Klein, a New York Times columnist, and Thompson, an Atlantic staffer, lean to the left, but they aren’t interrogating the usual suspects. Aware that many conservatives have no interest in their opinions, the authors target their own side’s “pathologies.” Why do red states greenlight the kind of renewable energy projects that often languish in blue states? Why does liberal California have the nation’s most severe homelessness and housing affordability crises?
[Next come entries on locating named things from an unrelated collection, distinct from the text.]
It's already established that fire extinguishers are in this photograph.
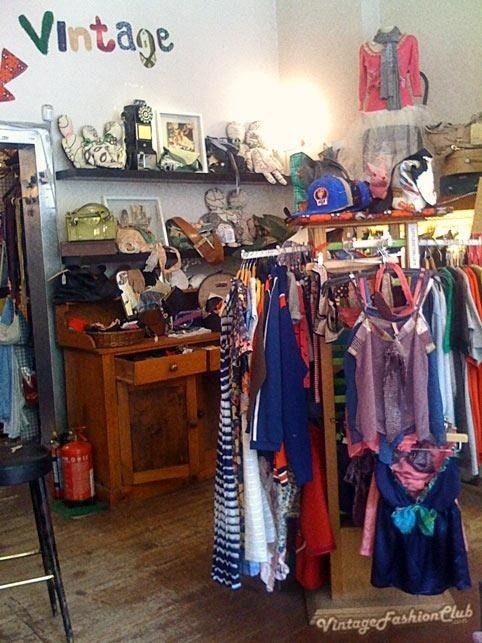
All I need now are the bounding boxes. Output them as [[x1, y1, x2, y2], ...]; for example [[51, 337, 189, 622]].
[[46, 430, 71, 501], [60, 426, 96, 509]]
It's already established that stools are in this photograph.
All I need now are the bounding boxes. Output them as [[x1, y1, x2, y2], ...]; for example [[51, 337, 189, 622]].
[[0, 439, 74, 643]]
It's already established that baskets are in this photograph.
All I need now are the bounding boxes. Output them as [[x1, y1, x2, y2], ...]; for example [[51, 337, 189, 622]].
[[83, 328, 147, 349]]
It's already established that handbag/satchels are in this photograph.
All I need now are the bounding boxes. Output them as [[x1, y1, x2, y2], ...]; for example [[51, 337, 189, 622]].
[[65, 202, 117, 243], [390, 147, 438, 213]]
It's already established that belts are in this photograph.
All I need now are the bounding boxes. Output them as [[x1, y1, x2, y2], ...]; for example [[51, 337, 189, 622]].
[[165, 215, 225, 266]]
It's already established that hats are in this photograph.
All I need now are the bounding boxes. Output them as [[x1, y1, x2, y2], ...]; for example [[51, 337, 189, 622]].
[[291, 173, 372, 217]]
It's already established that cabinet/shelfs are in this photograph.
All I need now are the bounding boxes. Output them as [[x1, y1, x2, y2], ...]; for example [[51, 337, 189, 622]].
[[57, 299, 222, 510], [225, 208, 482, 629], [57, 164, 296, 260]]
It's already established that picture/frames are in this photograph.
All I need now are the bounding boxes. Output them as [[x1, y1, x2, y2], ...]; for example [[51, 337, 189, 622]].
[[156, 111, 209, 173], [103, 195, 169, 249]]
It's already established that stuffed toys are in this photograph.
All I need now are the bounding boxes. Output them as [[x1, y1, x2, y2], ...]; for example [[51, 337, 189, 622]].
[[227, 119, 288, 186], [366, 161, 389, 200], [197, 187, 256, 248]]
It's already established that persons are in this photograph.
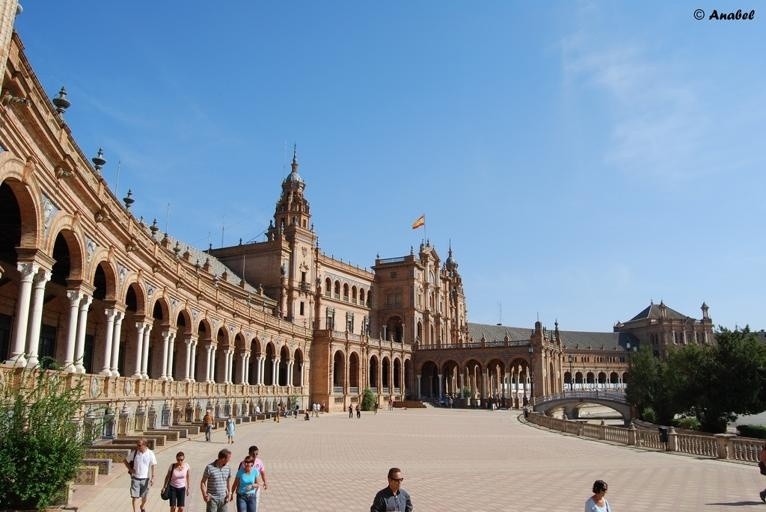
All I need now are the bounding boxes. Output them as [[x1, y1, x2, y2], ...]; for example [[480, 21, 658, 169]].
[[200, 448, 233, 511], [374, 400, 378, 413], [758, 445, 766, 503], [161, 451, 190, 511], [229, 455, 260, 512], [433, 392, 528, 410], [237, 445, 269, 511], [389, 399, 393, 412], [369, 468, 413, 511], [254, 401, 361, 424], [226, 413, 236, 444], [202, 409, 215, 441], [584, 479, 611, 511], [123, 437, 156, 511]]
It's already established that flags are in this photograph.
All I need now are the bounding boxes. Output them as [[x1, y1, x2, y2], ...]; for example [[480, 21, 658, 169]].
[[411, 215, 424, 230]]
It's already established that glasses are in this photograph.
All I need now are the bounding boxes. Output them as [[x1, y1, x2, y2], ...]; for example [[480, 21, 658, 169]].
[[390, 478, 403, 481]]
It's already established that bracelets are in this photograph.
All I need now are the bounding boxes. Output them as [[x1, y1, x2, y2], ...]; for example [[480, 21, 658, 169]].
[[204, 495, 208, 499], [251, 484, 254, 489]]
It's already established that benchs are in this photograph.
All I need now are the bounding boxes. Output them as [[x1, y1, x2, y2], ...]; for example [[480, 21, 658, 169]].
[[48, 407, 307, 507]]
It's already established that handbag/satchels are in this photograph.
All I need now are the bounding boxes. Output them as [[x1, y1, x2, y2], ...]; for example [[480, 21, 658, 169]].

One big reason: Liberal leadership has ensnared itself in a web of well-intentioned yet often onerous “goals, standards, and rules.” This “procedural kludge,” partially shaped by lawyers who pioneered a “democracy by lawsuit” strategy in the 1960s, threatens to stymie key breakthroughs. Consider the anti-pollution laws passed after World War II. In the decades since, homeowners’ groups in liberal locales have cited such statutes in lawsuits meant to stop new affordable housing. Today, these laws “block the clean energy projects” required to tackle climate change. Nuclear energy is “inarguably safer” than the fossil fuel variety, but because Washington doesn’t always “properly weigh risk,” it almost never builds new reactors. Meanwhile, technologies that may cure disease or slash the carbon footprint of cement production benefit from government support, but too often the grant process “rewards caution and punishes outsider thinking.” The authors call this style of governing “everything-bagel liberalism,” so named because of its many government mandates. Instead, they envision “a politics of abundance” that would remake travel, work, and health. This won’t happen without “changing the processes that make building and inventing so hard.” It’s time, then, to scrutinize everything from municipal zoning regulations to the paperwork requirements for scientists getting federal funding. The authors’ debut as a duo is very smart and eminently useful.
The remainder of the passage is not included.